Although Night Sky comes with such inherent science-fiction elements as the portals (no, that plural is not a typo: as the show unfolds Franklin and Irene won't be the only duo guarding such a structure), executive producer and writer Holden Miller says the show was really conceived as a relationship drama first. When constructing the eight-episode season, it became about "mixing what we referred to as the magical and the mundane in the show."

"The sci-fi elements were really a way for us to dive into the themes surrounding that relationship that we were interested in: mortality, enduring love, family. And it felt right for these characters that their discovery was something that had more to do with its effect on their relationship and its effect on their time, and it's something they can do together," he explained.

The grounded, human, relationship story at the center of Night Sky was an attractive one to both Spacek and Simmons.

"What I loved most about the script was that it really took its time in getting to know its characters. Slowly over the course of future episodes it reveals the back story, a piece at a time. The end of the first episode is when the drama begins; up until then I thought it was really bold and daring that it gives an audience credit to just sit and watch a story that, at first, just seems to be about these two old farts in their house in the middle of nowhere in Illinois and didn't feel the need to have something blow up at the end of the first act in order to keep the audience tuned in," Simmons said.

Both actors have been in decades-long relationships themselves (Spacek for five decades, Simmons for three), which is real-life experience that lends itself to crafting the "lived in" relationship Franklin and Irene have, despite these actors never having worked together before. Franklin and Irene's relationship has endured a lot, and they "share viewpoints on many things," Miller said, but they also have differences that speak to "how they complete each other."

A major difference is how they respond to Jude's arrival: Irene wants to get to know him, perhaps even mother him a bit, and get to the bottom of the mystery that surrounds him.

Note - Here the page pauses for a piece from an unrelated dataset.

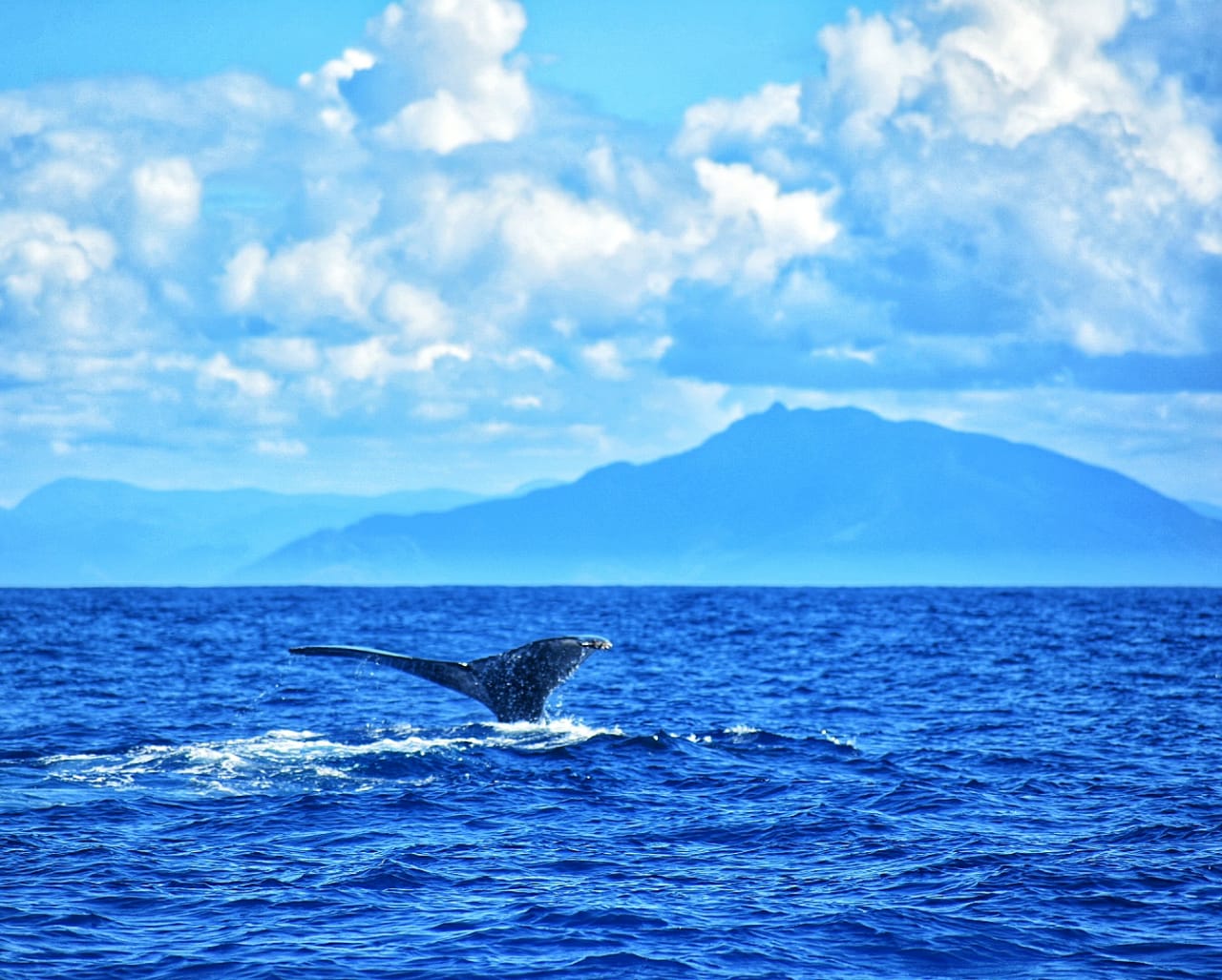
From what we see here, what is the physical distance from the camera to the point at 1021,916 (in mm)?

Franklin, on the other hand, is much more skeptical.

"When anything from the outside world comes in, it's a disruption and an unwelcome one," Simmons said.

This leads them down slightly different paths during the season, opening the door for additional character connections, such as with their granddaughter Denise (Kiah McKirnan) and neighbor Byron (Adam Bartley).

And then there are Stella (Julieta Zylberberg) and Toni (Rocío Hernández), a mother-daughter duo living in a different part of the world from Franklin and Irene, and who are from a long line of people tasked with guarding a portal. Initially, including their story was a way to "provide another point of view into this special, wondrous thing," Connolly said, but the two storylines will converge by the end of the season, which intensifies the drama (and danger) for all involved. It also deepens the mystery of the portals and, more specifically, Jude's involvement with them.

"Jude is the mystery of the first season: Who is he, how did he get here, what does that mean? We wanted to leave that open and not really answer it until we have to," Connolly said. "There's always something new around the corner about Jude."


Night Sky premieres May 20 on Prime Video.